Beginning with the line that holds "Samouraï, soldats asiatiques" and ending with the last line below, repeat each line exactly, leaving any pictures out.

>>>>

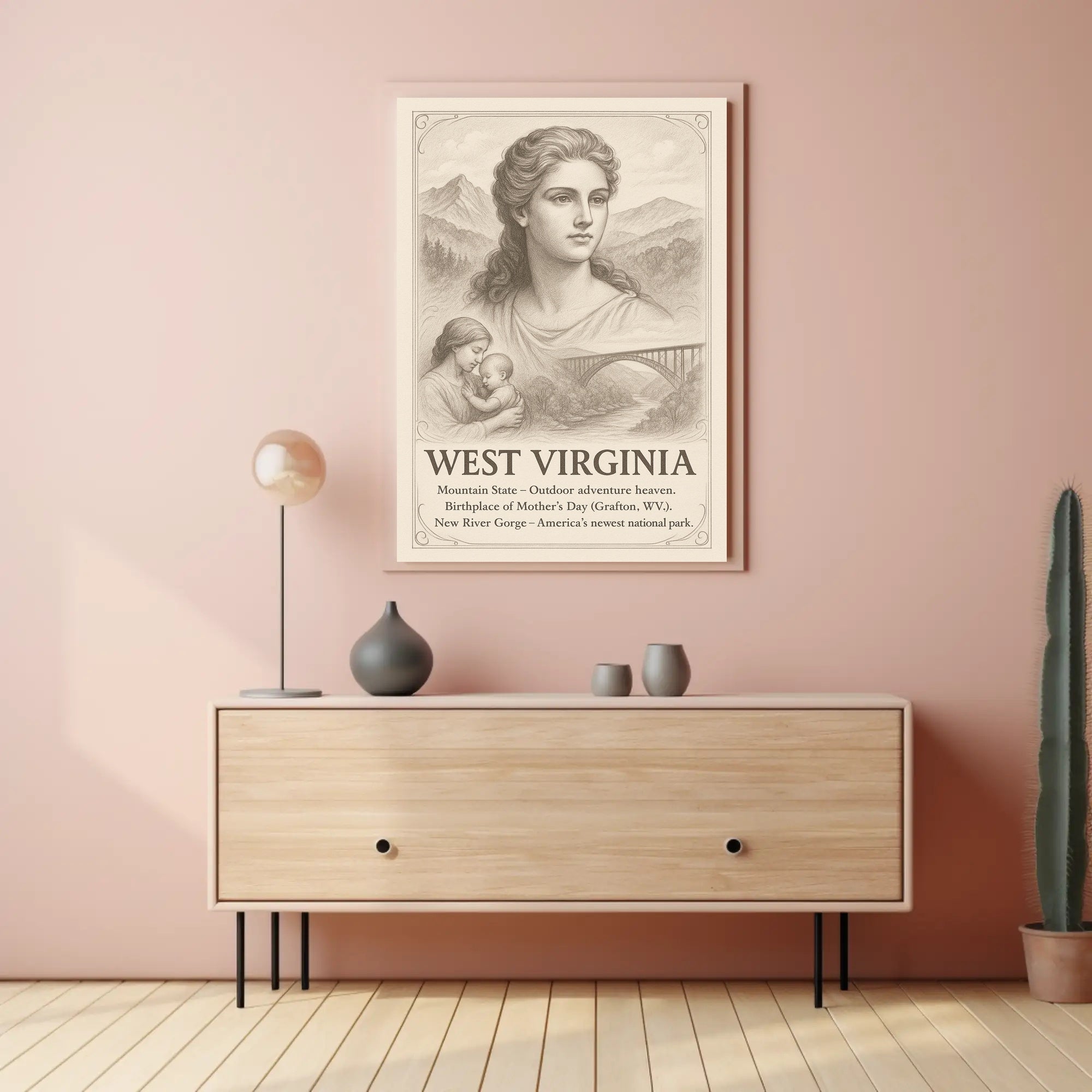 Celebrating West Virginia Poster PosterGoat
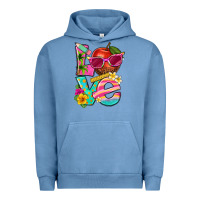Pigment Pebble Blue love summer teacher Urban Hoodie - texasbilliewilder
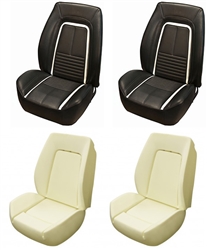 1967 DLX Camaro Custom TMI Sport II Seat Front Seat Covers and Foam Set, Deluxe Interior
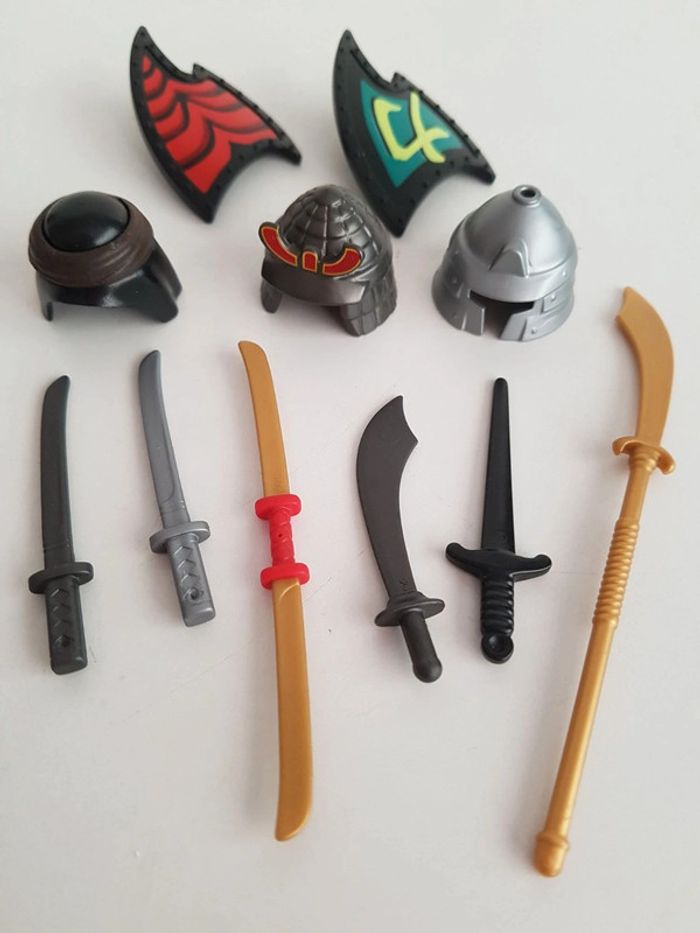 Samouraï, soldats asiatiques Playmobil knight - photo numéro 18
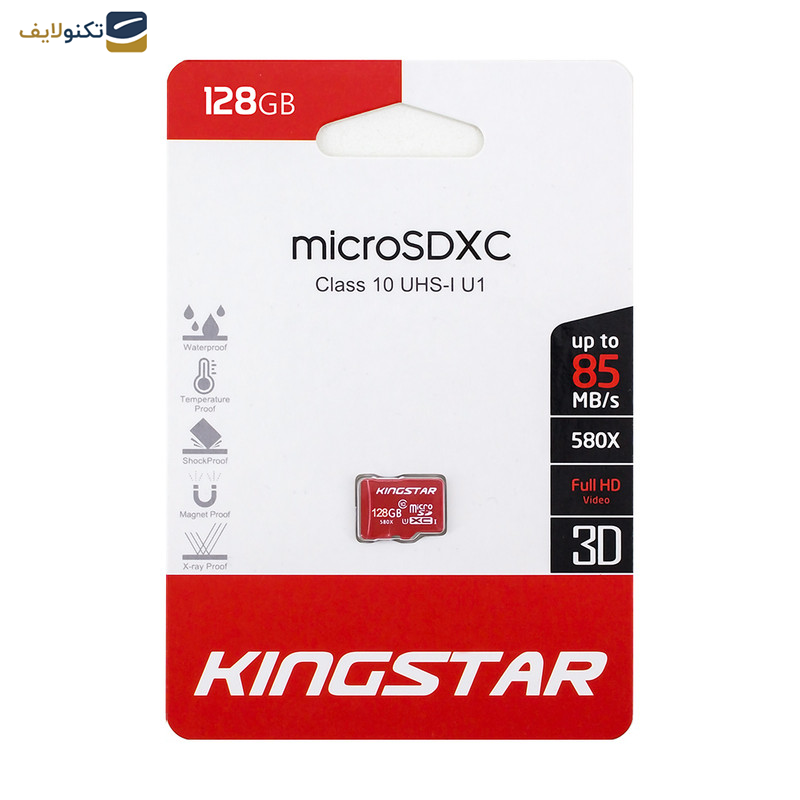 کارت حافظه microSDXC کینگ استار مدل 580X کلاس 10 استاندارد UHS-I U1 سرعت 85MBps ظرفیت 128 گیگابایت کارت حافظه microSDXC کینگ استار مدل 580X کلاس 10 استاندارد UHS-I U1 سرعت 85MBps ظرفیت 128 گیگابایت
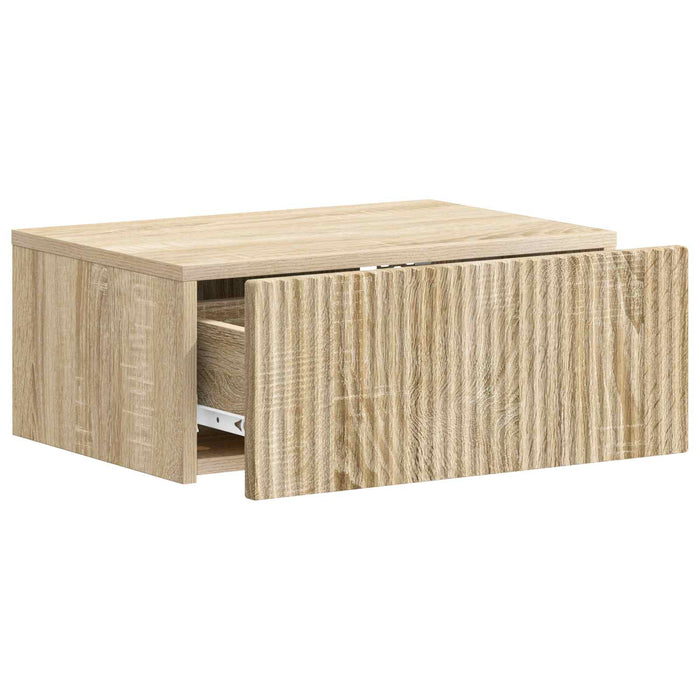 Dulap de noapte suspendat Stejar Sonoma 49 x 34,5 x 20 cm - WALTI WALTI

<<<<

▶ _SOLUTION TO THIS EXERCISE_:
 Samouraï, soldats asiatiques Playmobil knight - photo numéro 18
 کارت حافظه microSDXC کینگ استار مدل 580X کلاس 10 استاندارد UHS-I U1 سرعت 85MBps ظرفیت 128 گیگابایت کارت حافظه microSDXC کینگ استار مدل 580X کلاس 10 استاندارد UHS-I U1 سرعت 85MBps ظرفیت 128 گیگابایت
 Dulap de noapte suspendat Stejar Sonoma 49 x 34,5 x 20 cm - WALTI WALTI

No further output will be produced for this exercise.